Japan’s Maglev Train Breaks Own Speed Record at 603 Kph (+Video)

April 21, 2015 Updated: August 1, 2015

TOKYO—The Japanese train that magnetically levitates has broken a world record as well as its own, making it’s bullet train counterparts look sluggish.

Operator JR Central said the train, called maglev, reached 603 kilometers per hour (375 miles per hour) in a test run on Tuesday, surpassing its previous record of 361 mph (581 kph) set in 2003. The train traveled for just over a mile (1.8 kilometers) at a speed exceeding 600 kph (373 mph).

Japan’s high-speed rail services are among the most advanced in the world, with hundreds of trains running each day with minimal delays. However, unlike regular shinkansen or “bullet trains” that run on steel rails, magnetic levitation trains hover above rails, suspended by powerful magnets.

The Maglev Test Line, near Mount Fuji about 80 kilometers (50 miles) west of Tokyo, is developing technology for use on a future 410-kilometer (250-mile) link that will reduce travel time between Tokyo and Osaka to just over an hour. The current minimum by bullet train is nearly three hours.

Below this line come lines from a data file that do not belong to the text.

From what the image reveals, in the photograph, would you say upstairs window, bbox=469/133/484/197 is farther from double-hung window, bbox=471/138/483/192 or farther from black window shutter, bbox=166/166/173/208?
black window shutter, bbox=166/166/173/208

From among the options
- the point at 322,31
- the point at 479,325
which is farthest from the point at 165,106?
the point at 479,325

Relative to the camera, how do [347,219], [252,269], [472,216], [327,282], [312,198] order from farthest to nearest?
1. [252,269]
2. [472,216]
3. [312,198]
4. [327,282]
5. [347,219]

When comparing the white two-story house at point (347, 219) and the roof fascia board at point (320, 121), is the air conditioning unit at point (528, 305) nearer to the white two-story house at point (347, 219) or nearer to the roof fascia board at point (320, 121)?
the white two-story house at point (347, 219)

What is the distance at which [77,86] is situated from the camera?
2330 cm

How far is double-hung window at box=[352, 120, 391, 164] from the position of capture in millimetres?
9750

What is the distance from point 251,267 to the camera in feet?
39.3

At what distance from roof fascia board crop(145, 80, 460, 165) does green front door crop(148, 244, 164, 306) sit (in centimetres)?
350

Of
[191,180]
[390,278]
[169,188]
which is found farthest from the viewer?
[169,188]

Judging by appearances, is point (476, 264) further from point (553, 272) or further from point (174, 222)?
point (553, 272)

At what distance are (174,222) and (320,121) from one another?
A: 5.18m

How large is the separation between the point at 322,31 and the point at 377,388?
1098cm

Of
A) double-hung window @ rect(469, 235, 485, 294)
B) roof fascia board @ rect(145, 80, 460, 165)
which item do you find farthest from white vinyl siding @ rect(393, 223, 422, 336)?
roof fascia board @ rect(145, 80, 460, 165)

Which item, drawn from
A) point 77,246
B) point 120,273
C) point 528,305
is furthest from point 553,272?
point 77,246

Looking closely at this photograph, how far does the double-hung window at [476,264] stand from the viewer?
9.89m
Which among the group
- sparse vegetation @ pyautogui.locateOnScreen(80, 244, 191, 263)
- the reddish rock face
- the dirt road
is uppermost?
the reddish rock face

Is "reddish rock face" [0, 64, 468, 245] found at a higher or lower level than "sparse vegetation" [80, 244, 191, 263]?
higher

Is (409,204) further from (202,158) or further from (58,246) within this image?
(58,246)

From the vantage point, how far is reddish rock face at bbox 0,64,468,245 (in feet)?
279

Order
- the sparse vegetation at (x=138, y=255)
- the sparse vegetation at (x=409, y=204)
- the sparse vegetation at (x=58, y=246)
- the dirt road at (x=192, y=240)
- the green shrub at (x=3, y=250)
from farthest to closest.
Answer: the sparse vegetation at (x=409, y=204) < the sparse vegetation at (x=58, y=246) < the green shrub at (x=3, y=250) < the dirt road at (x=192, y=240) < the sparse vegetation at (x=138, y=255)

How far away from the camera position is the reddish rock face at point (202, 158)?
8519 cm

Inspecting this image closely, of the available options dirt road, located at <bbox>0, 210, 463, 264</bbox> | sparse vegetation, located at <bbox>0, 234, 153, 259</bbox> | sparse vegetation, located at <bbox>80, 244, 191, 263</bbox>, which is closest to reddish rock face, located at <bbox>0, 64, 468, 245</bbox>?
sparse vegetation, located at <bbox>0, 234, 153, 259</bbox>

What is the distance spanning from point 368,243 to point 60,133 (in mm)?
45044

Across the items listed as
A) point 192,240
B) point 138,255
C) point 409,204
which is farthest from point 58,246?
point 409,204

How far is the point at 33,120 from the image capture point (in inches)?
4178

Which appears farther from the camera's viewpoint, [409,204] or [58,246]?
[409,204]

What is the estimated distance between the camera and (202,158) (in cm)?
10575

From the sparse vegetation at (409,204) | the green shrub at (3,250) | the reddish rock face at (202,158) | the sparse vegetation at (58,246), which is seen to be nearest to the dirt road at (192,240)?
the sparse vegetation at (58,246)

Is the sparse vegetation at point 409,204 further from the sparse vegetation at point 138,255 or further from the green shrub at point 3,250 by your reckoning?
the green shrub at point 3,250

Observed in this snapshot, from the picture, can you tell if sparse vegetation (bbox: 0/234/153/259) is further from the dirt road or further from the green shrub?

A Japanese maglev train that is the fastest passenger train in the world runs on the Maglev Test Line in Tsuru, about 80 kilometers (50 miles) west of Tokyo Tuesday, April 21, 2015. Operator JR Central said the train reached 603 kilometers per hour (375 miles per hour) in the test run on Tuesday, surpassing its previous record of 361 mph (581 kph) set in 2003. (Katsuya Miyagawa/Kyodo News via AP)
A Japanese maglev train that is the fastest passenger train in the world runs on the Maglev Test Line in Tsuru, about 80 kilometers (50 miles) west of Tokyo Tuesday, April 21, 2015. Operator JR Central said the train reached 603 kilometers per hour (375 miles per hour) in the test run on Tuesday, surpassing its previous record of 361 mph (581 kph) set in 2003. (Katsuya Miyagawa/Kyodo News via AP)

The maglev trains, begun as a project of Japan Airlines and the national railways with government support, have undergone decades of testing. Construction of the Tokyo-Osaka link, which is expected to cost more than 9 trillion yen ($76 billion), began in 2014.

The line, which will mostly run under mountains, is due to begin operations in the late 2020s. A similar system operates in Shanghai, linking its airport in the seaside suburbs of Pudong to the city’s subway system.